WORK TO COMPLETE =
Please render the lines below as a Markdown table with two columns, "No." for the row number and "Text" for the line itself, leaving out any blank lines.

* * * * * * *

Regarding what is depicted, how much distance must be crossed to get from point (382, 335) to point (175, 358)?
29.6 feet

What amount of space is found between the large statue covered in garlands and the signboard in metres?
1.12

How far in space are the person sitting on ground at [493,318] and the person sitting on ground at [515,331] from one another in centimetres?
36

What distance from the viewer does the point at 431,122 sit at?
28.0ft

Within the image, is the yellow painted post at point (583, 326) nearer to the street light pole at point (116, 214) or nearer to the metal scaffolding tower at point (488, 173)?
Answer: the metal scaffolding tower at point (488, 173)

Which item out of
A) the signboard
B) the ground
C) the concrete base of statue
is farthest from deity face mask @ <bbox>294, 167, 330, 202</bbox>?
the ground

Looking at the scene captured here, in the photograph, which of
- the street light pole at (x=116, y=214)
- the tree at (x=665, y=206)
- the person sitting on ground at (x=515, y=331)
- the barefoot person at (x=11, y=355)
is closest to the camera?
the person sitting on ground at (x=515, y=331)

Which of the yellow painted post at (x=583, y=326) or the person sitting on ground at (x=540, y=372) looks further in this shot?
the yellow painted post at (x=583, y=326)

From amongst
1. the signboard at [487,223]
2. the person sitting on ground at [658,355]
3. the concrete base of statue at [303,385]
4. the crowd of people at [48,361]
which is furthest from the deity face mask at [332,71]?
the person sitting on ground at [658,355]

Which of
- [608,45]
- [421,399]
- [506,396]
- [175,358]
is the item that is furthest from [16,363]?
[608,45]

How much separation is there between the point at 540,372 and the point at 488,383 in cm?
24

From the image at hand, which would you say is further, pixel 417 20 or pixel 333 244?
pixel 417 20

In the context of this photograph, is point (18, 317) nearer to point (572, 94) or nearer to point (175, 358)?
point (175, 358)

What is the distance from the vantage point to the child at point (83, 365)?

* * * * * * *

WRITTEN SOLUTION =
| No. | Text |
|---|---|
| 1 | Regarding what is depicted, how much distance must be crossed to get from point (382, 335) to point (175, 358)? |
| 2 | 29.6 feet |
| 3 | What amount of space is found between the large statue covered in garlands and the signboard in metres? |
| 4 | 1.12 |
| 5 | How far in space are the person sitting on ground at [493,318] and the person sitting on ground at [515,331] from one another in centimetres? |
| 6 | 36 |
| 7 | What distance from the viewer does the point at 431,122 sit at? |
| 8 | 28.0ft |
| 9 | Within the image, is the yellow painted post at point (583, 326) nearer to the street light pole at point (116, 214) or nearer to the metal scaffolding tower at point (488, 173)? |
| 10 | Answer: the metal scaffolding tower at point (488, 173) |
| 11 | Which item out of |
| 12 | A) the signboard |
| 13 | B) the ground |
| 14 | C) the concrete base of statue |
| 15 | is farthest from deity face mask @ <bbox>294, 167, 330, 202</bbox>? |
| 16 | the ground |
| 17 | Looking at the scene captured here, in the photograph, which of |
| 18 | - the street light pole at (x=116, y=214) |
| 19 | - the tree at (x=665, y=206) |
| 20 | - the person sitting on ground at (x=515, y=331) |
| 21 | - the barefoot person at (x=11, y=355) |
| 22 | is closest to the camera? |
| 23 | the person sitting on ground at (x=515, y=331) |
| 24 | Which of the yellow painted post at (x=583, y=326) or the person sitting on ground at (x=540, y=372) looks further in this shot? |
| 25 | the yellow painted post at (x=583, y=326) |
| 26 | From amongst |
| 27 | 1. the signboard at [487,223] |
| 28 | 2. the person sitting on ground at [658,355] |
| 29 | 3. the concrete base of statue at [303,385] |
| 30 | 4. the crowd of people at [48,361] |
| 31 | which is furthest from the deity face mask at [332,71]? |
| 32 | the person sitting on ground at [658,355] |
| 33 | Which of |
| 34 | - [608,45] |
| 35 | - [421,399] |
| 36 | - [506,396] |
| 37 | - [175,358] |
| 38 | is the item that is furthest from [16,363]? |
| 39 | [608,45] |
| 40 | How much separation is there between the point at 540,372 and the point at 488,383 in cm? |
| 41 | 24 |
| 42 | From the image at hand, which would you say is further, pixel 417 20 or pixel 333 244? |
| 43 | pixel 417 20 |
| 44 | In the context of this photograph, is point (18, 317) nearer to point (572, 94) or nearer to point (175, 358)? |
| 45 | point (175, 358) |
| 46 | What is the distance from the vantage point to the child at point (83, 365)? |